特徴的な縦長の空間。窓から見える景色は右から左へと流れていく。周囲を見渡すと、そこにはつり革にソファーといった馴染みのある光景が広がっていた。
「地下鉄の中……なんでこんなところに……?」
薄暗く無人で動き続ける電車に、みずきはどこか不気味さを感じながらゆっくりと立ち上がろうとするが、少し足元がフラつく。
と、次の瞬間、その様子を見詰める"冷たい視線"の存在にみずきは気がついた。
「ようやくお目覚めか……どうだ、俺との貸し切り電車の乗り心地は?」
「ちっ、やっぱりまたあんたか……"ドボルザーク"!」
連結ドアの奥から、突如、ドボルザークが姿を現した。不気味に笑うその表情からは、以前の戦いとは違い余裕が感じられた。

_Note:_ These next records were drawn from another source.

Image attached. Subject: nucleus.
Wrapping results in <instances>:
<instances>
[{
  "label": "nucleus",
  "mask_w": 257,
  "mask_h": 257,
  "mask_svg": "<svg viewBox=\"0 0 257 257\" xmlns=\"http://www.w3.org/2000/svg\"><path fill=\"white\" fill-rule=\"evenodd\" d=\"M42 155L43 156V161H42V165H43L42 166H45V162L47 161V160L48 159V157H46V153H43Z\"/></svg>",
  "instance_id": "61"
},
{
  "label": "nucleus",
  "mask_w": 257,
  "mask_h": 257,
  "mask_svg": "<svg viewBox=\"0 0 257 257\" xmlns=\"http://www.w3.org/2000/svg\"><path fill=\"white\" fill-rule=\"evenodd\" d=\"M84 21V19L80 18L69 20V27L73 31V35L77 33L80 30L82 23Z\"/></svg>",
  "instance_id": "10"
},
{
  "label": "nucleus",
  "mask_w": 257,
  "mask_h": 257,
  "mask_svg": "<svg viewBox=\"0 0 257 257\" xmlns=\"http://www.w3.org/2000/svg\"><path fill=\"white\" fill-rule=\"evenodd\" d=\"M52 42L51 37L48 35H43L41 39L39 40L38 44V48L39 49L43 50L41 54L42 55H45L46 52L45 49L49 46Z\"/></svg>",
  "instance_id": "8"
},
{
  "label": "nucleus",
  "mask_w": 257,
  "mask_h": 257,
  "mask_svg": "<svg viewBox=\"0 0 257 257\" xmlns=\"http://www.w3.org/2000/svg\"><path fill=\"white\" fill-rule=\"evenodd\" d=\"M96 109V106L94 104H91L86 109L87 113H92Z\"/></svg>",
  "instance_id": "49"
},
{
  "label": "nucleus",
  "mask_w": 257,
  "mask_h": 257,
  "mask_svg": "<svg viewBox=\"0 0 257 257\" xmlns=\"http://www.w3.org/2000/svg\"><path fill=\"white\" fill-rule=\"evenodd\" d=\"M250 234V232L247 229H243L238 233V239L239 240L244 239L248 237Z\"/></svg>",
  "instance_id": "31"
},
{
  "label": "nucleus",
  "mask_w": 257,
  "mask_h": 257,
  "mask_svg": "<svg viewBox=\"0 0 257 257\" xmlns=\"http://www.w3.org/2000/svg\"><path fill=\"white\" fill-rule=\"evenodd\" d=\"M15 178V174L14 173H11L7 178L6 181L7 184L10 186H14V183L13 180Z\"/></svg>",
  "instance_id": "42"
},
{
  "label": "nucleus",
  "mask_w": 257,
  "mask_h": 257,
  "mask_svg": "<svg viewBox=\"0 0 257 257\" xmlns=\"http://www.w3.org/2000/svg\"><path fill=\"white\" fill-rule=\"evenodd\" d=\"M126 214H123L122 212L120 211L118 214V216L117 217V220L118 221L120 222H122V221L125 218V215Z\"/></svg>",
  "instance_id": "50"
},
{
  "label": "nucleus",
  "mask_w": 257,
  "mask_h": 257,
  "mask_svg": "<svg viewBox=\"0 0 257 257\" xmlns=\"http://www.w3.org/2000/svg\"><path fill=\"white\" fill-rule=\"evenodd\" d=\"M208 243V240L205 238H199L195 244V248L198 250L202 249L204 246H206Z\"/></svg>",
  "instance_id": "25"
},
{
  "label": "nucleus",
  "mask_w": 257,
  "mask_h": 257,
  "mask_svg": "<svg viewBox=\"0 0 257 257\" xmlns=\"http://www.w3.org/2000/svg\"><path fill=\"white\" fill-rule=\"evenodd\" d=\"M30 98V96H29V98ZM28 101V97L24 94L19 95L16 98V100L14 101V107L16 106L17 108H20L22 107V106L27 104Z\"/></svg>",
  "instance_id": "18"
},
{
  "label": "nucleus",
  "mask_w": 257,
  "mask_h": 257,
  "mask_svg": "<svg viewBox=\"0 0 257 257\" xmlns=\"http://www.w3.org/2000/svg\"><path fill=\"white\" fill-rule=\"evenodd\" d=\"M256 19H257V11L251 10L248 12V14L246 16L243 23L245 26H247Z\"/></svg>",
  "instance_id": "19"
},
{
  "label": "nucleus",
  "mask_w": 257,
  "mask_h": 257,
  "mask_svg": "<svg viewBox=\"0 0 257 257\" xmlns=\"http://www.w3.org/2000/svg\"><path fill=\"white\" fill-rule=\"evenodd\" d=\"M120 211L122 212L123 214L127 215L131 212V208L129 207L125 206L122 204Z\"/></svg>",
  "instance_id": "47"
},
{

「参ったな……前に腕まで引き千切ったはずなのに、もう回復してんのかよ……!」
「そいつはお互い様だ。だがな、このままじゃ俺は”あのお方”の元へ帰れねぇんだよ。肉体がいくら回復しようが、テメェが俺の名につけた傷だけは、テメェの血じゃねーと洗い流せねぇんだよ……!!死ねや、下等生物……当電車は直通快速”地獄”行きだ!!」
「……なんかそのセリフを一生懸命考えてるあんたを想像すると案外可愛く見えてくるが……手加減なしでやってやろうじゃねぇか!ただし、終点の地獄で下車するのはあんただけだぜ!」
みずきは振り上げた手甲を巨大化させ、真正面から全力でドボルザークの元へと突っ込んでいった。